→ Work instructions
Your response should consist of the full data, set down exactly.

→ Provided data
┄┄┄┄┄┄┄┄┄┄┄┄┄┄┄┄┄┄┄┄

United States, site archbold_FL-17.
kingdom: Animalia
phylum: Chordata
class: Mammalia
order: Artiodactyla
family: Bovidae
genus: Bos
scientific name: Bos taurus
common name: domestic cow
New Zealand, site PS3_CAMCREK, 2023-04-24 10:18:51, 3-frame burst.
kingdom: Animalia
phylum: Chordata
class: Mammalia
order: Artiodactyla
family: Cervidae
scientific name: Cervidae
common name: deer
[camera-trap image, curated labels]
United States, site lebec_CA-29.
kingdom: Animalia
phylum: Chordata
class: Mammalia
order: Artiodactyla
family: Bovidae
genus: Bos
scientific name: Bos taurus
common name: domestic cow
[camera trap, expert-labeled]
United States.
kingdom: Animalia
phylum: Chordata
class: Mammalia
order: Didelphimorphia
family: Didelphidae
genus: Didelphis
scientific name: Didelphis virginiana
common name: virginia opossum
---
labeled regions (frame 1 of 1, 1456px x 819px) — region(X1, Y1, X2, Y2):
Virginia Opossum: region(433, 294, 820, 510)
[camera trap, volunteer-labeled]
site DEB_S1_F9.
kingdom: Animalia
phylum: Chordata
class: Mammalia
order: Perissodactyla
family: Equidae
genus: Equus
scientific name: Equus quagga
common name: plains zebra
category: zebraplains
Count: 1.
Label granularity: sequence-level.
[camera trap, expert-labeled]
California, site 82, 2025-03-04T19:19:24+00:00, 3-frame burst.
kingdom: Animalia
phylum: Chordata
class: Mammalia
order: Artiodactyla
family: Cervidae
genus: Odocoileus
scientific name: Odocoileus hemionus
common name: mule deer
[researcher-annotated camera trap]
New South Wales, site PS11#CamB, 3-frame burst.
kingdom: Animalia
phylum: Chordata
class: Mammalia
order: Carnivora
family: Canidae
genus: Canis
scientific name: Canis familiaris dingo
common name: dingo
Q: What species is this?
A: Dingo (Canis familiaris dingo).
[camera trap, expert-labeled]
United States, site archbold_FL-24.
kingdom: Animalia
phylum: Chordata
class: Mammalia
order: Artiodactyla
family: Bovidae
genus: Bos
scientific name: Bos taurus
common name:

┄┄┄┄┄┄┄┄┄┄┄┄┄┄┄┄┄┄┄┄

→ Answer
United States, site archbold_FL-17.
kingdom: Animalia
phylum: Chordata
class: Mammalia
order: Artiodactyla
family: Bovidae
genus: Bos
scientific name: Bos taurus
common name: domestic cow
New Zealand, site PS3_CAMCREK, 2023-04-24 10:18:51, 3-frame burst.
kingdom: Animalia
phylum: Chordata
class: Mammalia
order: Artiodactyla
family: Cervidae
scientific name: Cervidae
common name: deer
[camera-trap image, curated labels]
United States, site lebec_CA-29.
kingdom: Animalia
phylum: Chordata
class: Mammalia
order: Artiodactyla
family: Bovidae
genus: Bos
scientific name: Bos taurus
common name: domestic cow
[camera trap, expert-labeled]
United States.
kingdom: Animalia
phylum: Chordata
class: Mammalia
order: Didelphimorphia
family: Didelphidae
genus: Didelphis
scientific name: Didelphis virginiana
common name: virginia opossum
---
labeled regions (frame 1 of 1, 1456px x 819px) — region(X1, Y1, X2, Y2):
Virginia Opossum: region(433, 294, 820, 510)
[camera trap, volunteer-labeled]
site DEB_S1_F9.
kingdom: Animalia
phylum: Chordata
class: Mammalia
order: Perissodactyla
family: Equidae
genus: Equus
scientific name: Equus quagga
common name: plains zebra
category: zebraplains
Count: 1.
Label granularity: sequence-level.
[camera trap, expert-labeled]
California, site 82, 2025-03-04T19:19:24+00:00, 3-frame burst.
kingdom: Animalia
phylum: Chordata
class: Mammalia
order: Artiodactyla
family: Cervidae
genus: Odocoileus
scientific name: Odocoileus hemionus
common name: mule deer
[researcher-annotated camera trap]
New South Wales, site PS11#CamB, 3-frame burst.
kingdom: Animalia
phylum: Chordata
class: Mammalia
order: Carnivora
family: Canidae
genus: Canis
scientific name: Canis familiaris dingo
common name: dingo
Q: What species is this?
A: Dingo (Canis familiaris dingo).
[camera trap, expert-labeled]
United States, site archbold_FL-24.
kingdom: Animalia
phylum: Chordata
class: Mammalia
order: Artiodactyla
family: Bovidae
genus: Bos
scientific name: Bos taurus
common name:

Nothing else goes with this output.